Southwest Ranches' charter defines the governing body as a council with one mayor and four council members. The mayor and the council members are elected at large from the electorate of the town, but the council members represent districts in which they must reside. The mayoral role is largely ceremonial with no more power than any council member. Other charter positions serving Southwest Ranches include the town administrator, financial administrator, and town clerk.
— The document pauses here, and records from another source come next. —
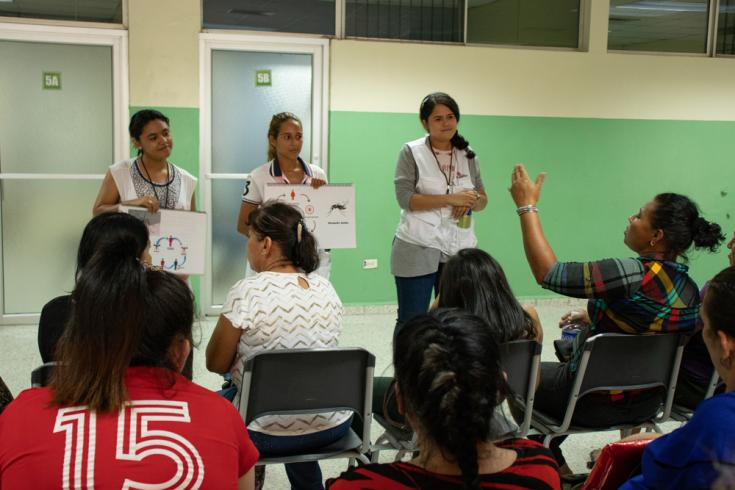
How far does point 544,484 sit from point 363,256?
507cm

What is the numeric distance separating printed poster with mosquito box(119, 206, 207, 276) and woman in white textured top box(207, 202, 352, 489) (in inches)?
51.1

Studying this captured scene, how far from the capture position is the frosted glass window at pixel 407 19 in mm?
6230

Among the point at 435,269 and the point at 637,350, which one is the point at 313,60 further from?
the point at 637,350

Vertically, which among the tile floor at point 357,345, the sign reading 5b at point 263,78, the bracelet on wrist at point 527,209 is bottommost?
the tile floor at point 357,345

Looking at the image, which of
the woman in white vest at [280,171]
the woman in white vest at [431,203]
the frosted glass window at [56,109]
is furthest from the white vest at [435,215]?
the frosted glass window at [56,109]

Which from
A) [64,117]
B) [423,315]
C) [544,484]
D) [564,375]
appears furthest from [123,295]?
[64,117]

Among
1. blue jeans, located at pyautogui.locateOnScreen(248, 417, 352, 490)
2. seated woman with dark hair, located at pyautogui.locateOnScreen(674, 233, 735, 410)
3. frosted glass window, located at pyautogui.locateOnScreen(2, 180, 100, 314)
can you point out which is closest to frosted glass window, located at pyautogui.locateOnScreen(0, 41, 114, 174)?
frosted glass window, located at pyautogui.locateOnScreen(2, 180, 100, 314)

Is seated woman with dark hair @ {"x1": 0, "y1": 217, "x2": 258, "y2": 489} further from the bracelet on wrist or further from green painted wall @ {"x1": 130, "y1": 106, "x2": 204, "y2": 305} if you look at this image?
green painted wall @ {"x1": 130, "y1": 106, "x2": 204, "y2": 305}

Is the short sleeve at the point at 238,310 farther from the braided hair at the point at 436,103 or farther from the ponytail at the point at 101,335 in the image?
the braided hair at the point at 436,103

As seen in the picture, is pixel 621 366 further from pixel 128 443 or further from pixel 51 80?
pixel 51 80

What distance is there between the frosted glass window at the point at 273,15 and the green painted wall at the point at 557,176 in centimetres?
78

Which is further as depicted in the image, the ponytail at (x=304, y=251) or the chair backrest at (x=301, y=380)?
the ponytail at (x=304, y=251)

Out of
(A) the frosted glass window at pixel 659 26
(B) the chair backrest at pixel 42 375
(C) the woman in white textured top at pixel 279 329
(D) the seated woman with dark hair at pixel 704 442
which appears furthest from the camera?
(A) the frosted glass window at pixel 659 26

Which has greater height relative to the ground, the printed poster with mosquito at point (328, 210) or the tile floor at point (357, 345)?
the printed poster with mosquito at point (328, 210)
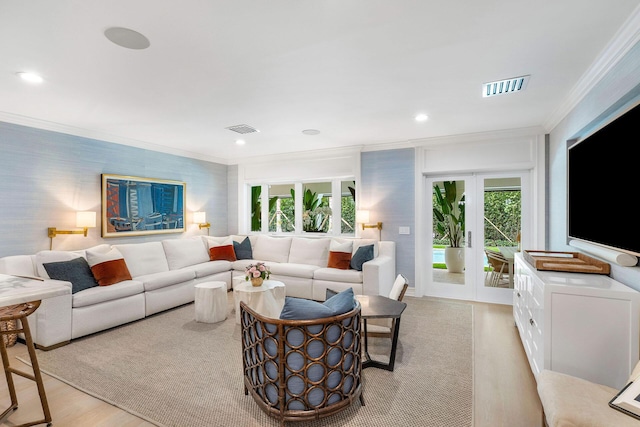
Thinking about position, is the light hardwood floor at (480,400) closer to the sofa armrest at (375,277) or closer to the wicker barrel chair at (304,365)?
the wicker barrel chair at (304,365)

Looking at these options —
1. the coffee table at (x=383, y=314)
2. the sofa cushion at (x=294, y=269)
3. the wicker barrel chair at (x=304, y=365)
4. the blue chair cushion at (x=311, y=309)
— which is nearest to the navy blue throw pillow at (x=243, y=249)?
the sofa cushion at (x=294, y=269)

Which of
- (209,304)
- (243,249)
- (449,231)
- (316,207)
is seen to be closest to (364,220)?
(316,207)

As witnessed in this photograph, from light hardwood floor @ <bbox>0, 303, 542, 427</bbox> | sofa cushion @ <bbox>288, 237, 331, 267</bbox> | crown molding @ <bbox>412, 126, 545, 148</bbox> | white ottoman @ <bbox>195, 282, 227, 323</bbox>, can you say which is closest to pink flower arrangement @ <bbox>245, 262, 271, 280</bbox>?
white ottoman @ <bbox>195, 282, 227, 323</bbox>

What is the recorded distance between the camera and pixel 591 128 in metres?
2.83

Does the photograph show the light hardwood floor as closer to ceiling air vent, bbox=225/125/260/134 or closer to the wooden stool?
the wooden stool

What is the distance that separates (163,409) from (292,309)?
3.96ft

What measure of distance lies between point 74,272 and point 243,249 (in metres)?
2.67

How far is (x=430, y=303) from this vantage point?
4.68 meters

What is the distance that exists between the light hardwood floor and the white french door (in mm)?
1729

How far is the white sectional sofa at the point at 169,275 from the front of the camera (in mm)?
3234

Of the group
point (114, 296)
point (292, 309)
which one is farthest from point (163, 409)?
point (114, 296)

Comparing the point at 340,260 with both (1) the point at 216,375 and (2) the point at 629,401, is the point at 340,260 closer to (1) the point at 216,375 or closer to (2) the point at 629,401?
(1) the point at 216,375

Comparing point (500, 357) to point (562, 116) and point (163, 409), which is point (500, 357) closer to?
point (562, 116)

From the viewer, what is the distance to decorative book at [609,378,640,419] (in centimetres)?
137
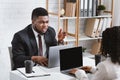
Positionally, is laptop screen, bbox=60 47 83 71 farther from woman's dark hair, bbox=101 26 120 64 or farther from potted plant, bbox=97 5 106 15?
potted plant, bbox=97 5 106 15

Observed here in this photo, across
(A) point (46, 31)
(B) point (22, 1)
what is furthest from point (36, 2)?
(A) point (46, 31)

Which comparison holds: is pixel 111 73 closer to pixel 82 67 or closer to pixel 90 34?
pixel 82 67

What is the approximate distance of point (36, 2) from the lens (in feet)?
12.6

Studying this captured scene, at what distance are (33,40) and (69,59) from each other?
2.03ft

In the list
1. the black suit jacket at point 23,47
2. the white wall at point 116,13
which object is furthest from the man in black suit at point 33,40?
the white wall at point 116,13

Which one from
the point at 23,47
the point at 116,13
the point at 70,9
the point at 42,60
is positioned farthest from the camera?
the point at 116,13

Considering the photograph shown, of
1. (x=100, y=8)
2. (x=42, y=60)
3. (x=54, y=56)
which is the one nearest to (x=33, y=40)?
(x=42, y=60)

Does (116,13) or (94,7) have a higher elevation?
(94,7)

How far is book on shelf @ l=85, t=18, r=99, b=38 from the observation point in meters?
4.16

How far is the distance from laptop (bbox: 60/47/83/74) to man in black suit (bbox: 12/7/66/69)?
34 centimetres

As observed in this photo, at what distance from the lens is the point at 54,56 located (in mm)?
2510

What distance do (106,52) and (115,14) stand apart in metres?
2.58

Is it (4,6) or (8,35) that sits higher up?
(4,6)

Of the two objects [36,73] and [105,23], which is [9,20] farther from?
[105,23]
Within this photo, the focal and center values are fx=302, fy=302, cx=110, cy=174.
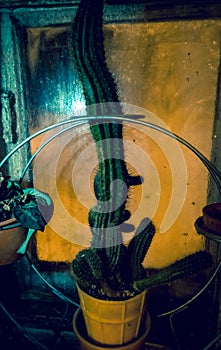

The town's first council consisted of Mayor Mecca Fink, Vice Mayor Johnny Dollar, Forrest Blanton, Freddy Fisikelli, and Astor Knight.

==Education==
Southwest Ranches is served by Broward County Public Schools.

- Hawkes Bluff Elementary School
- Silver Trail Middle School
- West Broward High School

==Notable people==
- River Alexander, actor
- Ricou Browning, actor and film producer
- Gisele Bündchen, Brazilian model
- Vernon Carey, American football player
- Miss Cleo, television psychic
- Daunte Culpepper, American football player
- Karlos Dansby, American football player
- Vontae Davis, American football player
- T. J. Duke, racing driver
- Juan Gabriel, Mexican singer, songwriter, and actor
- Udonis Haslem, basketball player
- Tyreek Hill, American football player
- Dwayne Johnson, actor and former professional wrestler
- Sean Kingston, rapper and singer
- Raw Leiba, actor and film producer
- Trippie Redd, rapper
- Rick Ross, rapper and record executive
- Reggie Wayne, American football player
- Uncle Louie, American talent manager, music producer, and actor

==In media==
In April 2019, the WSVN show Deco Drive featured a Southwest Ranches farm owned by Uncle Louie.